The more common countertrade practices are as follows:


A single exchange of goods for goods. No payment in currency made.

Counter purchase

An exchange of goods for goods and money, or an exchange of goods for services and money (see GACV27050).

Name Description
Evidence account Counter purchase is often expressed in the form of an evidence account. For the purpose of payment, the evidence account is established with the foreign trade bank or a central bank and the exporter’s counter purchases are credited against current or future counter purchase obligations. Such deals provide a degree of flexibility to the exporter, since, instead of facing an immediate demand, the evidence account allows the exporter more time to leisurely ‘shop around’ to effect the counter purchase.
Compensation and buyback The sale of machinery, equipment, technology or a manufacturing or processing plant in exchange for a specified amount of the final product as full or partial payment.
Clearing agreement A bilateral arrangement between two countries to purchase designated amounts of each other’s products over a specified period of time, with the use of a freely convertible currency of a third country, that is, a ‘hard’ currency.
Switch or triangular trade An arrangement whereby one of the parties to a bilateral trade agreement transfers its credit balance to a third party. For example, countries A and B have a clearing agreement and A buys a product from country C and payment is effected by having country B transfer its payment under the clearing agreement to country C instead of to country A.

····················

(WHAT THIS EXERCISE ASKS):
#1 In the countertrade text, where is an evidence account set up?
#2 Put this sentence from the countertrade text into Spanish: "Counter purchase is often expressed in the form of an evidence account."
#3 Extend the countertrade text, picking up after its last sentence.
The material that comes next stands apart from the countertrade text.

(STORED DATA):
····················

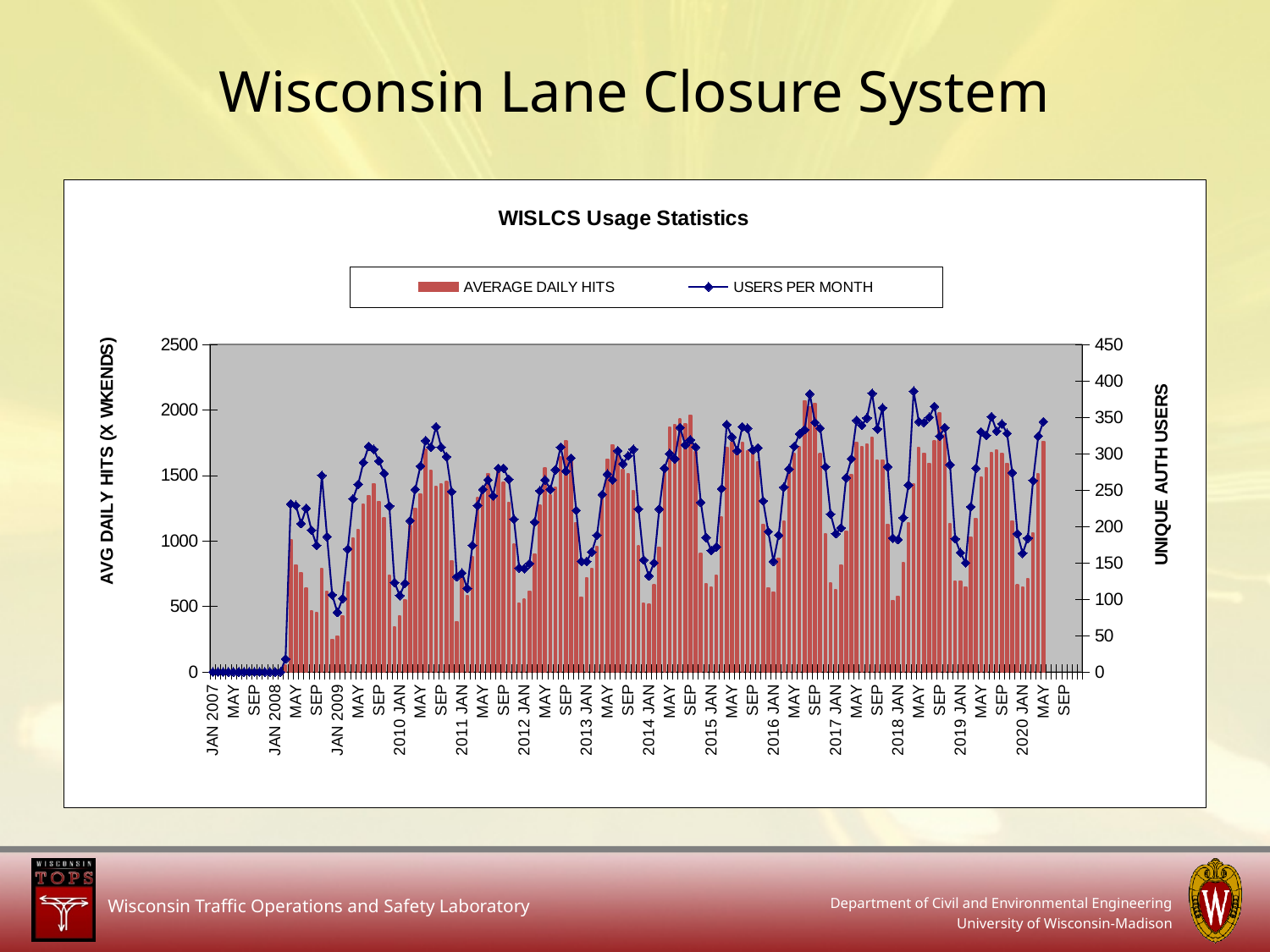
Which series is drawn as bars? AVERAGE DAILY HITS Is the value for USERS PER MONTH in JAN 2007 greater or less than 50? less Do the USERS PER MONTH values generally rise or fall from JAN 2008 to SEP 2010? rise Is the value for AVERAGE DAILY HITS in JAN 2007 greater or less than 500? less What is the maximum value shown on the right vertical axis? 450 How many series does the chart legend list? 2 What kind of chart is this? A combined bar and line chart Is the value for AVERAGE DAILY HITS in SEP 2016 greater or less than 1500? greater What is the label of the left vertical axis? AVG DAILY HITS (X WKENDS)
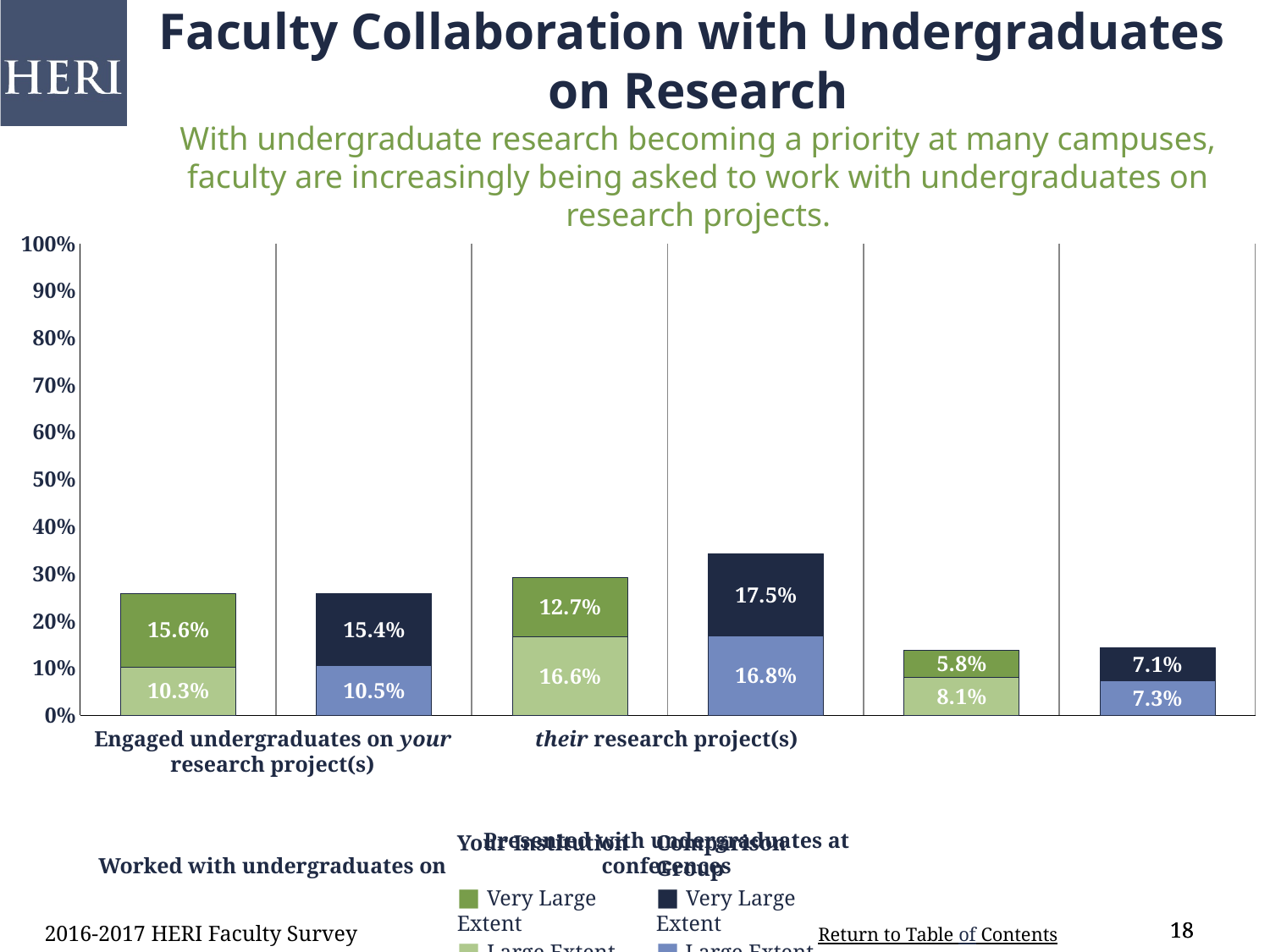
What is the Very Large Extent value for the Comparison Group on 'Worked with undergraduates on their research project(s)'? 17.5% How many activity categories are shown along the x axis of the chart? 3 What is the total of the Your Institution stacked bar for 'Worked with undergraduates on their research project(s)'? 29.3% What is the difference between the Comparison Group and Your Institution Very Large Extent values for 'Worked with undergraduates on their research project(s)'? 4.8 percentage points What is the Large Extent value for Your Institution on 'Presented with undergraduates at conferences'? 8.1% What is the total of the Comparison Group stacked bar for 'Worked with undergraduates on their research project(s)'? 34.3% What is the Large Extent value for the Comparison Group on 'Engaged undergraduates on your research project(s)'? 10.5% For 'Engaged undergraduates on your research project(s)', which has the larger Very Large Extent value, Your Institution or the Comparison Group? Your Institution What kind of chart is shown on the slide? Stacked bar chart What is the Very Large Extent value for Your Institution on 'Engaged undergraduates on your research project(s)'? 15.6% Is the total of the Comparison Group stacked bar for 'Worked with undergraduates on their research project(s)' greater or less than 30%? greater Which stacked bar is the tallest on the chart? Comparison Group, Worked with undergraduates on their research project(s)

····················

(OUTPUTS BY TASK):
#1 With the foreign trade bank or a central bank.

#2 La contracompra suele expresarse en forma de una cuenta de evidencia.

#3
Swap The exchange of identical or similar goods from different locations in order to save transportation costs. This type of transaction differs from barter in that an identical or similar product is exchanged solely for the purpose of gaining the advantage of a closer source of supply. An example would be where a Japanese buyer purchases a quantity of Venezuelan produced oil and swaps it for an equal amount of Alaskan produced oil, which has been purchased by a buyer on the East Coast of the USA.
Offset arrangement The sale of a product, usually of a high technology nature, is possible on the condition that the exporter incorporates in the final product specified materials, parts or components which have been acquired from the country of importation.
With regards to customs valuation, the main consideration would be whether the provisions of Method 1 preclude the application of that method to any transaction involving countertrade. In view of the number of different forms countertrade can take, it is not possible to arrive at a single conclusion in this regard. Thus it is necessary to take a decision on the basis of the facts of each transaction, including the type of countertrade involved. Nevertheless, the basic intention of the WTO Valuation Agreement to use Method 1 to the greatest extent possible should be borne in mind (WCO Comm 11.1 also refers).